Reef Aman Eddine

It's the Fourth of August, again, and for once in a year, it’s not just in my head. I have to tell myself: No. It's not the same Fourth of August that's been replaying in my mind. It's a new one.

Today, I have to re-teach myself the fact that years are cyclic, and dates are different. I have to sit my thoughts down and tell them: January 1, 2020 is different from January 1, 2021. September 28, 2002 is different from September 28, 2020. Just like so, August 4, 2020 is different from August 4, 2021. I mutter this over and over, but I can't help but hold my breath as the clock strikes 6:05 p.m. Afterall, one is the new year, one is my birthday, and one is...a nightmare. And who is to ensure it won't happen again?

For the past year, the Fourth of August had ceased to be a date on the calendar; it had become an event, a headline in bold, capitalized letters, underlined, italicised, blood-red in color. A title to the book of "Down with corruption, down with negligence." The Fourth of August is a scream in the throats of thousands of people, dead, hospitalized, homeless, traumatized, all left wondering, “Where did I go wrong? What did I do to deserve this? What crime, what insolence, what terror did I commit to suffer so much?”
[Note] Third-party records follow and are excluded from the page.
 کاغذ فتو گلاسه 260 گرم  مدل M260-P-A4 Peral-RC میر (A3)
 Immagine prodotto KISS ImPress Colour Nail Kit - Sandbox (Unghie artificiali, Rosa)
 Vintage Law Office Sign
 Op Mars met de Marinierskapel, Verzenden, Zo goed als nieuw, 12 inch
Today, the calendar says it’s the Fourth of August, which had me momentarily confused; since when do calendars scream?

For a year, we haven’t stopped screaming. Today the calendar adds its voice to the masses. The clock does too, as it strikes 6:05 p.m.
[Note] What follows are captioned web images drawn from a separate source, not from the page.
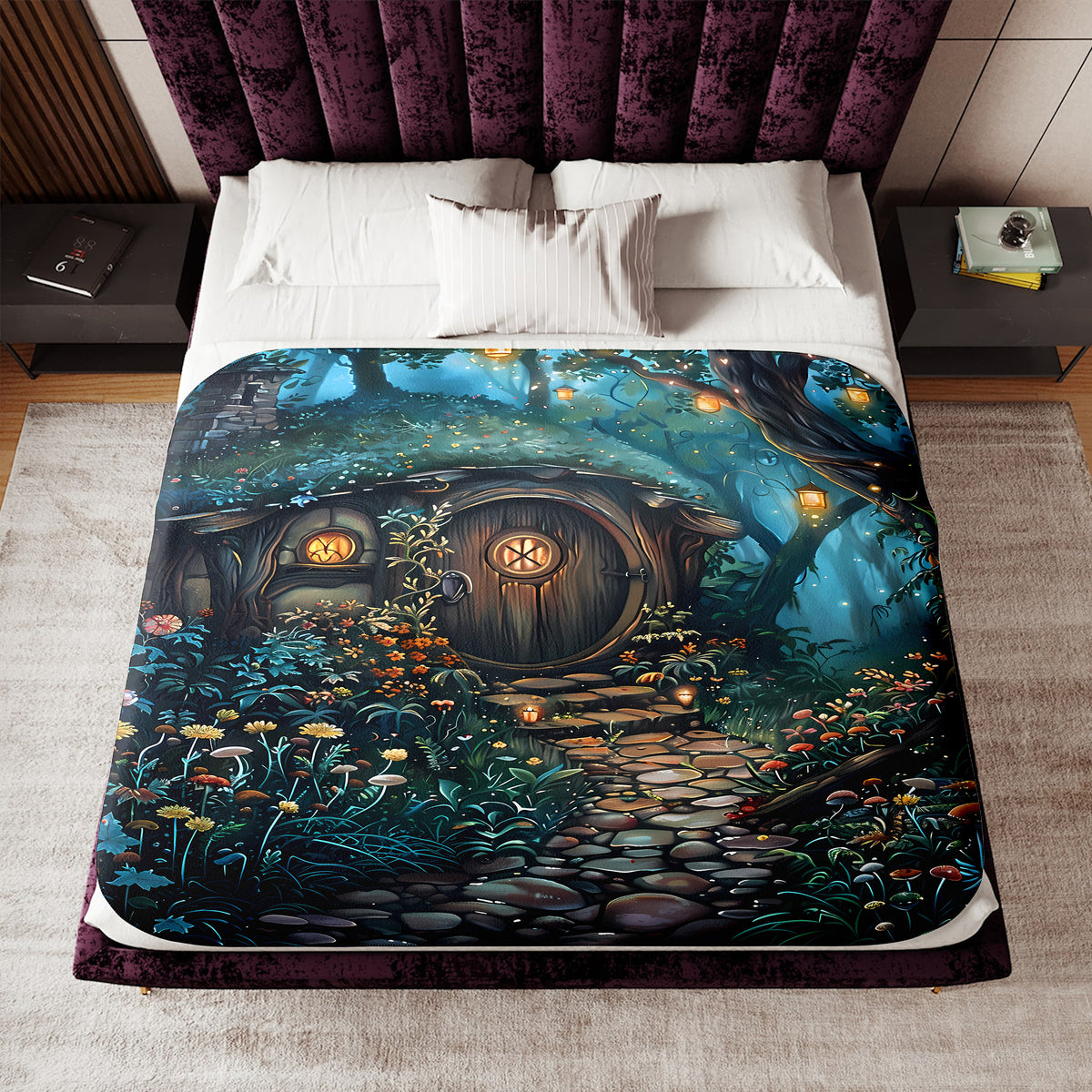 Fairytale Cottage Woven Blanket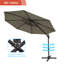 Parasol carré en porte-à-faux 10 x 10 pi Ansel-219843720-219843721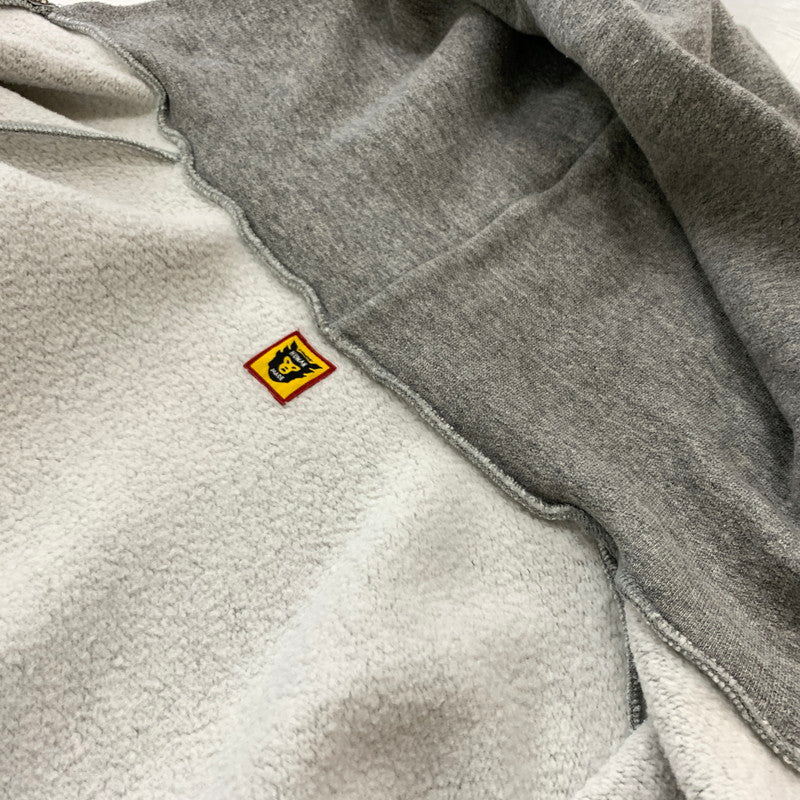 【中古品】【メンズ】 HUMANMADE ヒューマンメイド SWEAT ZIP UP HOODIE スウェット ジップ アップ フーディ トップス フルジップパーカー 142-260316-ko-16-tei サイズ：L カラー：グレー 万代Net店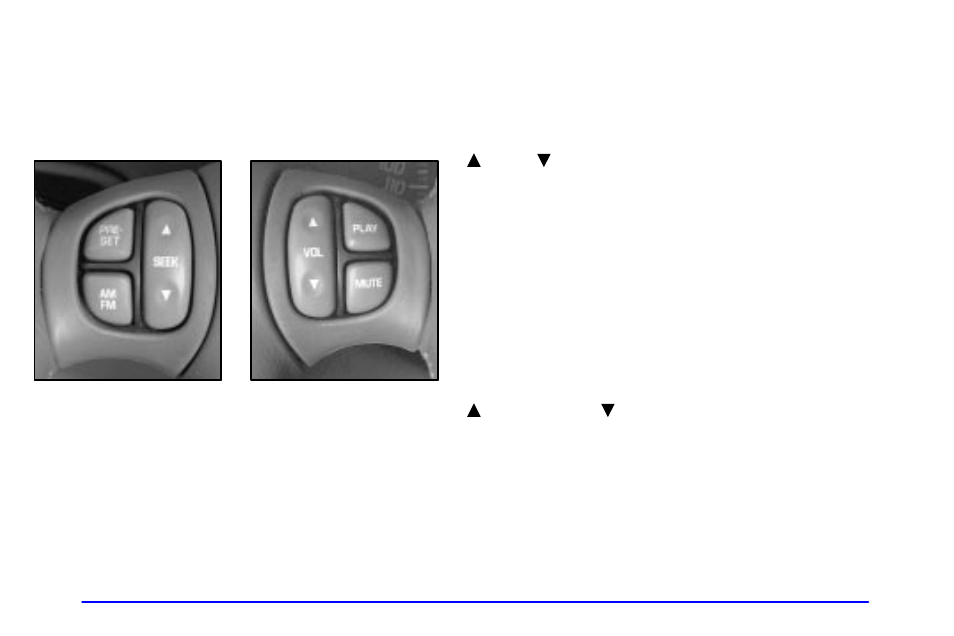 Audio steering wheel controls (if equipped), 44 audio steering wheel controls (if equipped) | Pontiac 2002 Bonneville User Manual | Page 218 / 427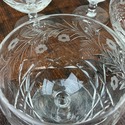9 Libbey Rock Sharpe Brandy Snifters Etched Cornfl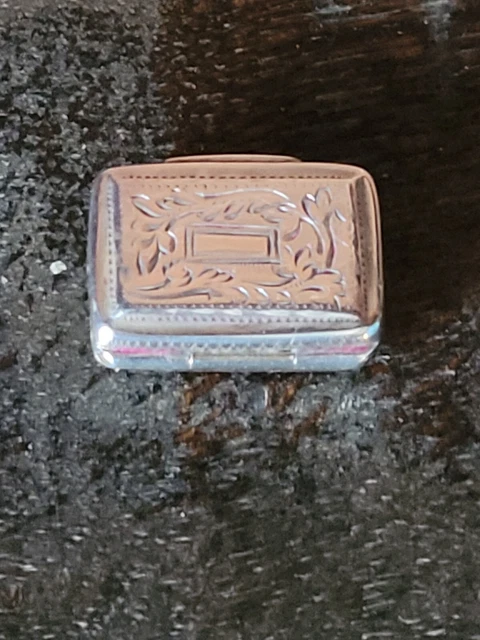 Beautiful Solid Silver Vinaigrette C1830 By John Bettridge Excellent Condition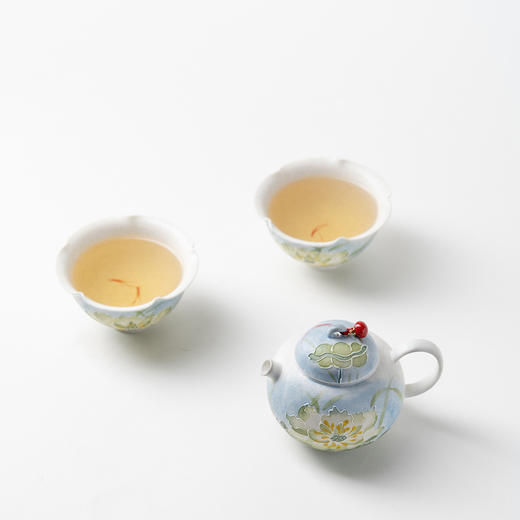 B-YSCH-1023 青莲跃锦一壶两杯小套装 商品图3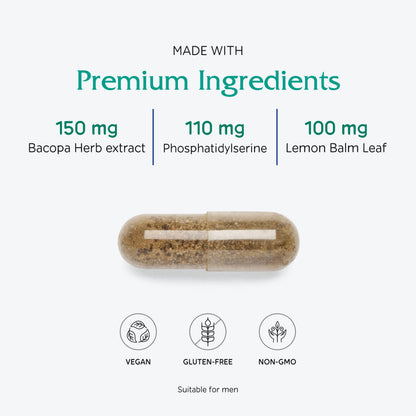 Vitanica MindBlend, Brain Support, Vegan, 60 Capsules Vitanica buy supplements Au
Last year, today, we were forced to inhale the poisonous gases emitted, mixed with the dust and debris from our homes and our city, but most of all, we inhaled sparks of grief, sorrow, trauma, and rage. I have come to learn that such sparks never really go away. The embers remain in our lungs and flow in our bloodstreams. Sometimes their heat starts a fire that burns through our skulls, but mostly, the fire is set to burn those responsible. They have lit the match, and it must ricochet.